Parmelin Guy · Bundesrat · 2024-03-12
Parmelin Guy · Bundesrat · Waadt · 2024-03-12
Wortprotokoll
Le Conseil fédéral partage l'avis de l'auteur de la motion selon lequel la formation d'un nombre suffisant de médecins en Suisse est une préoccupation importante. La formation en médecine humaine est cependant du ressort des cantons.
La Confédération participe aux efforts importants des cantons par le biais de ce que l'on appelle les contributions de base. Ainsi, pour les années 2017 à 2020, la Confédération a en outre alloué un montant de 100 millions de francs au titre de financement de départ pour le programme spécial en médecine humaine approuvé par la Conférence suisse des hautes écoles. Les capacités d'accueil des sites existants ont été augmentées. De nouvelles filières d'études en médecine ont été mises en place. Ces mesures ont déjà fait leurs preuves: en 2022, 1164 diplômes de master ont été délivrés en médecine humaine. Leur nombre passera à plus de 1300 en 2025.
Les études de médecine sont liées au nombre de places de formation clinique disponibles. C'est la raison pour laquelle tous les candidats aux études ne peuvent pas être admis. En 2023, on comptait 6000 inscriptions aux études de médecine pour environ 2200 places d'études.

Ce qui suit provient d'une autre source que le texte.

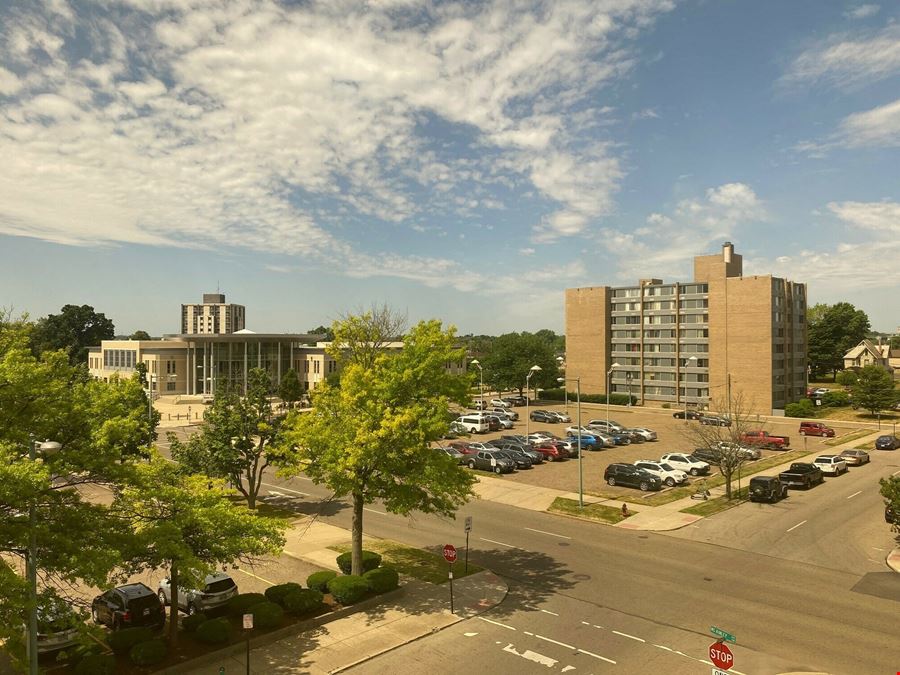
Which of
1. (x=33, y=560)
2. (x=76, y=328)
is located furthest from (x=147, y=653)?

Les places d'études sont attribuées de deux manières: soit par un test d'aptitude, ce que l'on appelle AMS, et un numerus clausus avant l'admission en première année d'études, soit par une sélection après la première année d'études. Ces deux types d'accès se fondent donc sur des critères de compétence et de qualité.
La Conférence suisse des hautes écoles a évalué le test AMS. Elle est parvenue à la conclusion que ce dernier était un instrument de sélection approprié, équitable, rentable et à même de déterminer l'aptitude aux études des candidats. La sélection après la première année d'études retarde la sélection et implique des coûts et des exigences élevés en matière d'infrastructures. Les efforts conjoints des cantons et de la Confédération afin d'augmenter les capacités d'accueil sont donc d'ores et déjà nombreux. Or, la Confédération n'est habilitée ni à imposer la suppression pure et simple du numerus clausus ni à obliger les établissements de[NB]formation[NB]postgrade[NB]à[NB]fixer[NB]un[NB]nombre donné de places d'études.
Pour toutes ces raisons, le Conseil fédéral vous propose de rejeter la motion.